Written by the Australia Institute's Christian Dowie, the paper entitled "Heating Up: Bushfires and Climate Change," found Australia's weather patterns to be changing. With 2005 the hottest year on record and all but four years since 1979 warmer than average, Dowie shows that the majority of scientific evidence now strongly supports the theory of a change in climate in Australia -- already the world's driest continent.
Though much of the hotter, dryer weather recently experienced can be blamed on the naturally occurring El Nino weather pattern (a major fluctuation in the temperature of the tropical Eastern Pacific Ocean which causes dryer conditions in Australia), Dowie quotes from the government inquiry set up to investigate the 2002-2003 Victorian bushfires which recommended that potential climate change impacts be integrated into future preparation against bushfires.
Significantly Dowie's paper said increased bushfires could, in themselves, be a cause for further global warming. Not only would increased bushfires release more carbon into the atmosphere but also, as more of the bush is destroyed, the amount of trees left to hold carbon in the form of "carbon sinks" is reduced. With fewer trees available to hold carbon, the more carbon will be expelled into the atmosphere.
As a result of these findings Dowie called for urgent action to reduce climate change warning that to ignore the problem would lead to hotter, dryer conditions which, along with an El Nino weather pattern, could increase the risk of damaging bushfires.
Australia Institute Executive Director Dr Clive Hamilton has called on the Federal Government to take "serious measures" to avert the problem of climate change saying that the Government's own scientific agency has predicted "that climate change will increase the frequency of high and extreme fire danger days by 4-25 percent by 2020 and 15-70 percent by 2050 across south-east Australia."
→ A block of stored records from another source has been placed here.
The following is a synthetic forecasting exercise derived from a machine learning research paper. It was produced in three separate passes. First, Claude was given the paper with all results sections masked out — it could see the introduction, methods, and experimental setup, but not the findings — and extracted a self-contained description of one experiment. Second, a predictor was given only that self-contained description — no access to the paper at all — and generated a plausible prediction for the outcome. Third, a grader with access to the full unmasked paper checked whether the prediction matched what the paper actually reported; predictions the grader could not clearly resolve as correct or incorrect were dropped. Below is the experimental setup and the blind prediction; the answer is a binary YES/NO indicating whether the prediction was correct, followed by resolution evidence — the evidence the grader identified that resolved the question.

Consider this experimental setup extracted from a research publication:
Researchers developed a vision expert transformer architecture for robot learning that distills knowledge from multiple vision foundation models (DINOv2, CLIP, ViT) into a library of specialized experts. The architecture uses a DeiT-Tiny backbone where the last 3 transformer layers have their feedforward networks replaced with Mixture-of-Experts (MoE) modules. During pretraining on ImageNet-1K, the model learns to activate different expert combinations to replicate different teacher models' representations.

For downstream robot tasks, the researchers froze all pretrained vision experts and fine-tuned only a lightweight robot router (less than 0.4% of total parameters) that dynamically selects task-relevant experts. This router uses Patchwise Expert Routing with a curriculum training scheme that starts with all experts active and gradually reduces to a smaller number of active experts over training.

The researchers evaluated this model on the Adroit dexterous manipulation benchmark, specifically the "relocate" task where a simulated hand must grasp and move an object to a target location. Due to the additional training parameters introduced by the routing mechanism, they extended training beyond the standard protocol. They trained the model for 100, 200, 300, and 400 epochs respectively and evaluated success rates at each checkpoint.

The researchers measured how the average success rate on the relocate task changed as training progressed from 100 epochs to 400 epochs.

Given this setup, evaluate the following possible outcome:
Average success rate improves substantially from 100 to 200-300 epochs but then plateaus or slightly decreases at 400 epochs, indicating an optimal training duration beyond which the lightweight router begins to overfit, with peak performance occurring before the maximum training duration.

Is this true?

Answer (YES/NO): NO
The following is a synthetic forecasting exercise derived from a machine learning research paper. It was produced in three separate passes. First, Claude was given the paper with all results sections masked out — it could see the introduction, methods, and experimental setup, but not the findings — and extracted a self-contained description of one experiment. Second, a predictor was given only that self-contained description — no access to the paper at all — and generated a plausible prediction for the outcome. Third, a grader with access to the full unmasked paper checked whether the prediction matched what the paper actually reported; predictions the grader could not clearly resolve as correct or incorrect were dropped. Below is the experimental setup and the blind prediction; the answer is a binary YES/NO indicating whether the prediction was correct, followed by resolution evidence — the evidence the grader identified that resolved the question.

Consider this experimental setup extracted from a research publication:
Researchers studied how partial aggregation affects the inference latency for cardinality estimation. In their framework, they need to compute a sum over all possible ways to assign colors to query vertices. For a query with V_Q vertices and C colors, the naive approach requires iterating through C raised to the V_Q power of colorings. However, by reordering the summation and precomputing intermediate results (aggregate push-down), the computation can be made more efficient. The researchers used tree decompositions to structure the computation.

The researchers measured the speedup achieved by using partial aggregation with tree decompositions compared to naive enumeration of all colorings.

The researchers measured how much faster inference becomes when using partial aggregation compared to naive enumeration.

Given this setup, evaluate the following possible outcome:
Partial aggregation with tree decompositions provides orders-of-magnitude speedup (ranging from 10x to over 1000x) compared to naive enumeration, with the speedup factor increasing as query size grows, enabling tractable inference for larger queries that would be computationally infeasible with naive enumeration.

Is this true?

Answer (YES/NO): YES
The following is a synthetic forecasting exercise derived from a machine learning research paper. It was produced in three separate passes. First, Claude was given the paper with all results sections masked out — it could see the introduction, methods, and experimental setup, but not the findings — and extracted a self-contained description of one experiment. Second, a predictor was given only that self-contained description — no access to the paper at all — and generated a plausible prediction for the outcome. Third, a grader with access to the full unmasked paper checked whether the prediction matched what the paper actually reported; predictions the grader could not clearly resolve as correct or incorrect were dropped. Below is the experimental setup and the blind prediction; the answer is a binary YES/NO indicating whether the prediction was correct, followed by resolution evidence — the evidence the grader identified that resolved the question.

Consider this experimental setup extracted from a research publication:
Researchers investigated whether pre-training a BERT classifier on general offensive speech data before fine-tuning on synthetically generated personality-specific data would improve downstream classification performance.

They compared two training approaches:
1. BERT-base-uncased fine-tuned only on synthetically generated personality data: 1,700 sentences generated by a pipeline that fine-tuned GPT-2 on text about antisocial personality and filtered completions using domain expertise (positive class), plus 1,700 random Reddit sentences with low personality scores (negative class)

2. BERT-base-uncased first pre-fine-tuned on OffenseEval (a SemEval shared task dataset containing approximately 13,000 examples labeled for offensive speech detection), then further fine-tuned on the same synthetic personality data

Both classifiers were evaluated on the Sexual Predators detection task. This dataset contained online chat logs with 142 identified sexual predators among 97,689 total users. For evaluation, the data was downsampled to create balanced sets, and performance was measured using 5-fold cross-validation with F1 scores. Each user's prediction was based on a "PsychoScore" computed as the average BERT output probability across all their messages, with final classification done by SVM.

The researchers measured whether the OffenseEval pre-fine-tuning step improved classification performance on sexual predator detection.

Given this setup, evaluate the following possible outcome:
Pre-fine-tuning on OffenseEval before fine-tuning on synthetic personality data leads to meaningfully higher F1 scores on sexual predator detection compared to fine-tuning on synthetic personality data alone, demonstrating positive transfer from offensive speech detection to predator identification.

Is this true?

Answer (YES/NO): NO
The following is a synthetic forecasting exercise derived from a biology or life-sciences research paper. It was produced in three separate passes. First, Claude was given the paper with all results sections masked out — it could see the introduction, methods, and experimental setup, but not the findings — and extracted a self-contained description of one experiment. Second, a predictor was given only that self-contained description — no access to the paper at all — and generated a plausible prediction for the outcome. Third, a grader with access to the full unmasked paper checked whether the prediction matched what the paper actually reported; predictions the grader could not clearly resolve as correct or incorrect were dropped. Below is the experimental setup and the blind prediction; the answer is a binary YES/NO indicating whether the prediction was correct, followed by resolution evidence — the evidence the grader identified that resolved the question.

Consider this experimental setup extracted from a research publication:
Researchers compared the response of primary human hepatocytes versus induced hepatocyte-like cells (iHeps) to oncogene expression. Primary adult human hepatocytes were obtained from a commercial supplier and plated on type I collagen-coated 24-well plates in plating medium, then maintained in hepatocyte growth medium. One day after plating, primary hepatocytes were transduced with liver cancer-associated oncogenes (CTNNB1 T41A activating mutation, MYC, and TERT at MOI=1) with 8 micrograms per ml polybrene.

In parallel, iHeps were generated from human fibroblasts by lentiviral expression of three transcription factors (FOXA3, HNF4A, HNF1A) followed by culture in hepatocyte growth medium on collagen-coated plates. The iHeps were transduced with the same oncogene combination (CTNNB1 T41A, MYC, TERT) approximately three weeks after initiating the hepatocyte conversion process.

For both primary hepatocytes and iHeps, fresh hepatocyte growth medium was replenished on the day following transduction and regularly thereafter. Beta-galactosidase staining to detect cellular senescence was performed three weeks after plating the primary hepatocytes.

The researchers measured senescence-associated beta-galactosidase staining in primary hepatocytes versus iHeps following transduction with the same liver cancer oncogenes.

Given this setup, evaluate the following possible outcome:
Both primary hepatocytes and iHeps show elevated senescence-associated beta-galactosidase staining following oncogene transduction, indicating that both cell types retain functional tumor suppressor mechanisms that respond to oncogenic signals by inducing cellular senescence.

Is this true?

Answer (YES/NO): NO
Dr Hamilton said the Government should begin to address the climate change problem by taking international steps such as signing the Kyoto Protocol. Australia -- along with the United States -- is the only major industrial nation not to have signed the 1997 Protocol designed to set targets to reduce greenhouse gas emissions from fossil fuels.
However Australian Prime Minister John Howard dismissed the Australia Institute's report saying its attack on the Government was predictable. He denied the Government was doing nothing to address climate change and called the report "esoteric."